=== Section Start ===

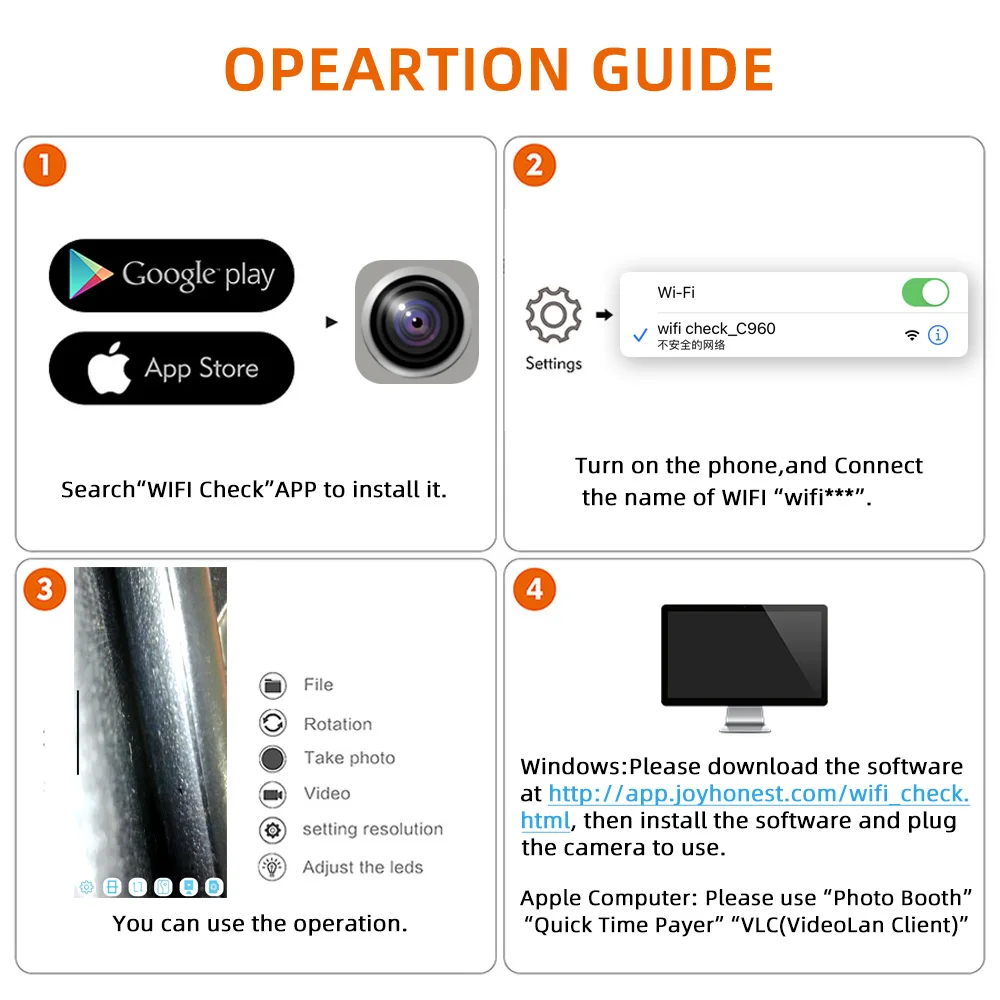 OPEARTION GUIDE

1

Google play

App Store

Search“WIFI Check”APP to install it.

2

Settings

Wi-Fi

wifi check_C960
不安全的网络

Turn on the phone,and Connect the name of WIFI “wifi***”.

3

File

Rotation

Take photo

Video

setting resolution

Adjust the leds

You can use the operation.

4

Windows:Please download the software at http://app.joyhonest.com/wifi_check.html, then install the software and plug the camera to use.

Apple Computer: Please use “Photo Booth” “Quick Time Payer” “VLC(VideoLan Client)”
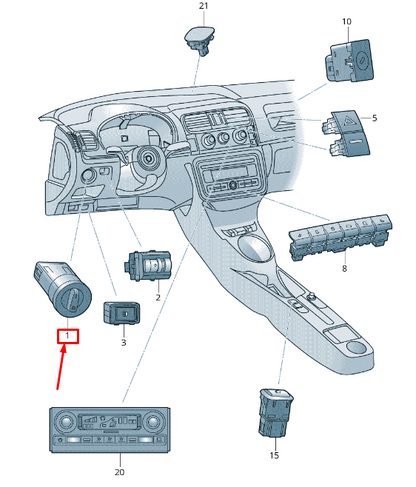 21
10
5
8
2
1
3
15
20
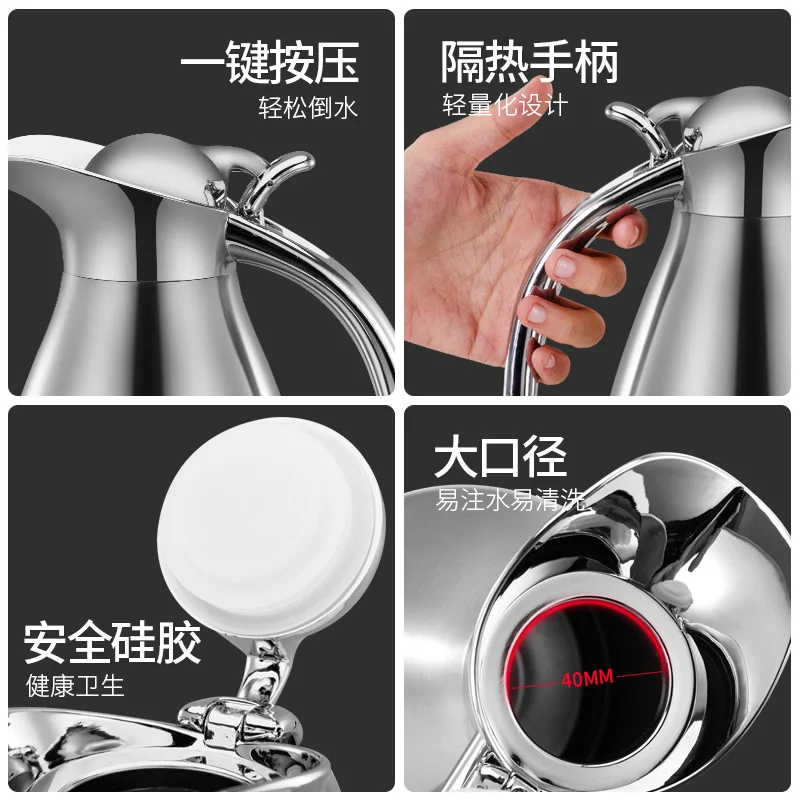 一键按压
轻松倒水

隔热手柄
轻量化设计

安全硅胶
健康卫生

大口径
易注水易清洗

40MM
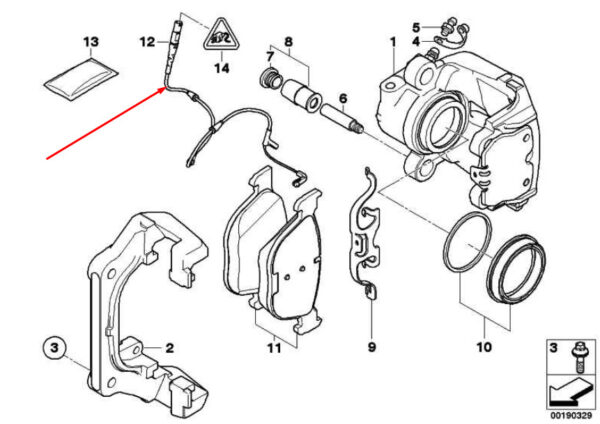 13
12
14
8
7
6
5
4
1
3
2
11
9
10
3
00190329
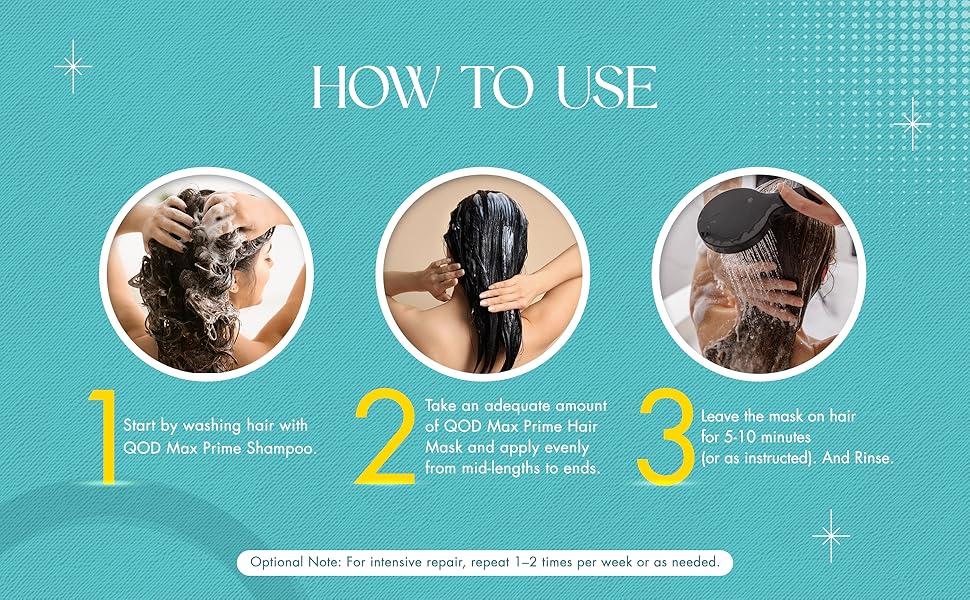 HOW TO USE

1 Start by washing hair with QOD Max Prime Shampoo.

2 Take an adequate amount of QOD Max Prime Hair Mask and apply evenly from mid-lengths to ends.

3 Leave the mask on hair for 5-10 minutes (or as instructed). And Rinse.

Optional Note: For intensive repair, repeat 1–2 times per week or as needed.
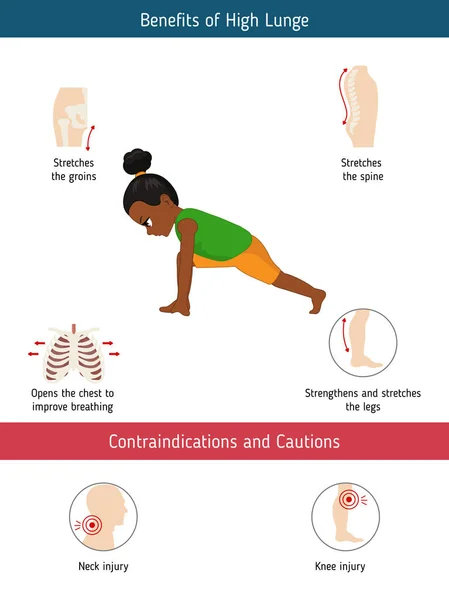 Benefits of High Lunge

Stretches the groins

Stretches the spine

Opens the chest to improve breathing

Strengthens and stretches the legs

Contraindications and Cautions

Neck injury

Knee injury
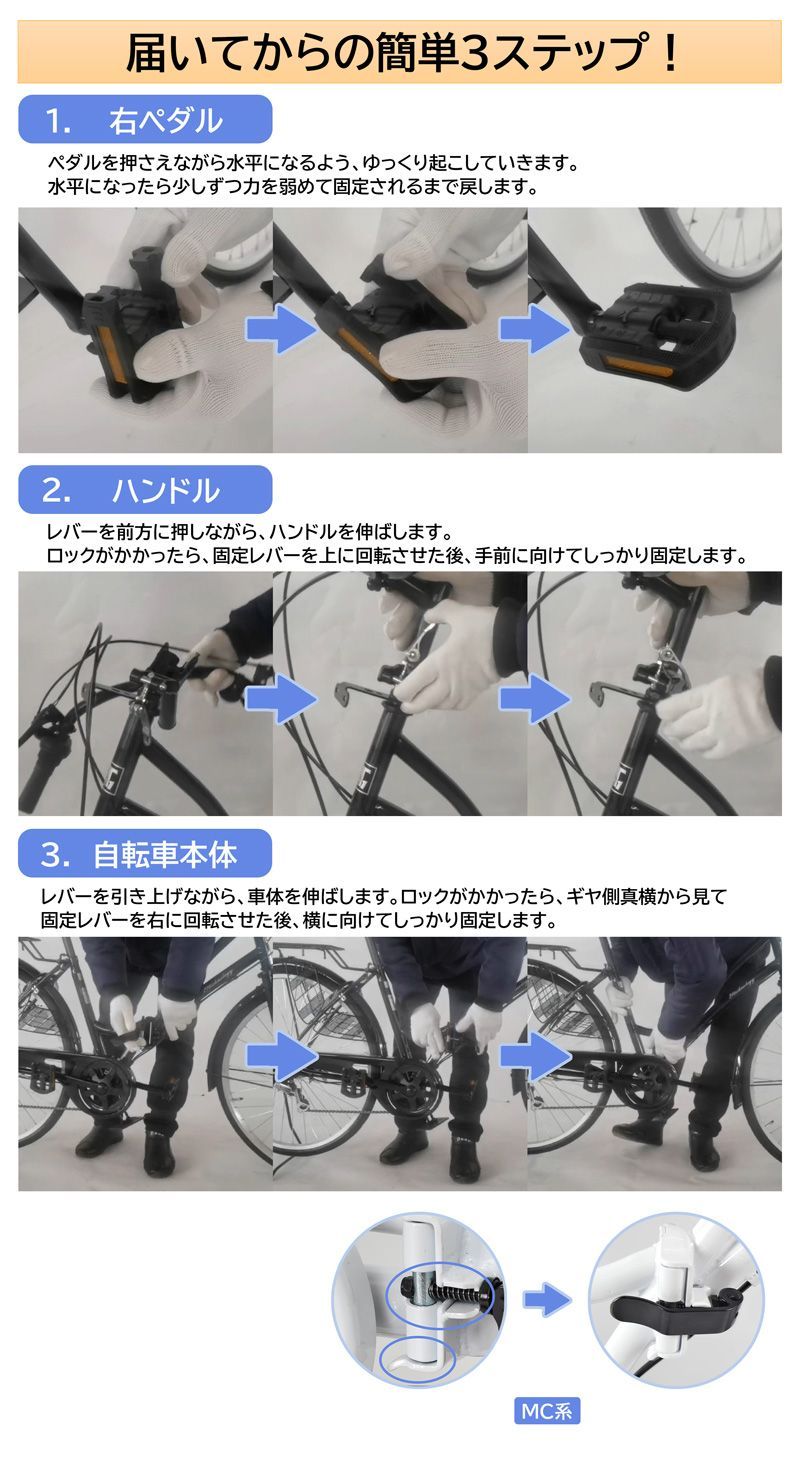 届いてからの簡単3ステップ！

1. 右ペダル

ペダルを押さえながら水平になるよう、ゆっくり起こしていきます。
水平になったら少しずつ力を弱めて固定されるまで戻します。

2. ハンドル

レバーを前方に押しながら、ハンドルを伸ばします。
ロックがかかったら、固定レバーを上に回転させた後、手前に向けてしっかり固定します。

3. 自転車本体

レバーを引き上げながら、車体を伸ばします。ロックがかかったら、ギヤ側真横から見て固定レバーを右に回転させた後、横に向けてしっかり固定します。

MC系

=== Section End ===

ASSIGNMENT: Wherever a line in the data above contains the word "install", copy that line.

EXERCISE OUTPUT:
Search“WIFI Check”APP to install it.
Windows:Please download the software at http://app.joyhonest.com/wifi_check.html, then install the software and plug the camera to use.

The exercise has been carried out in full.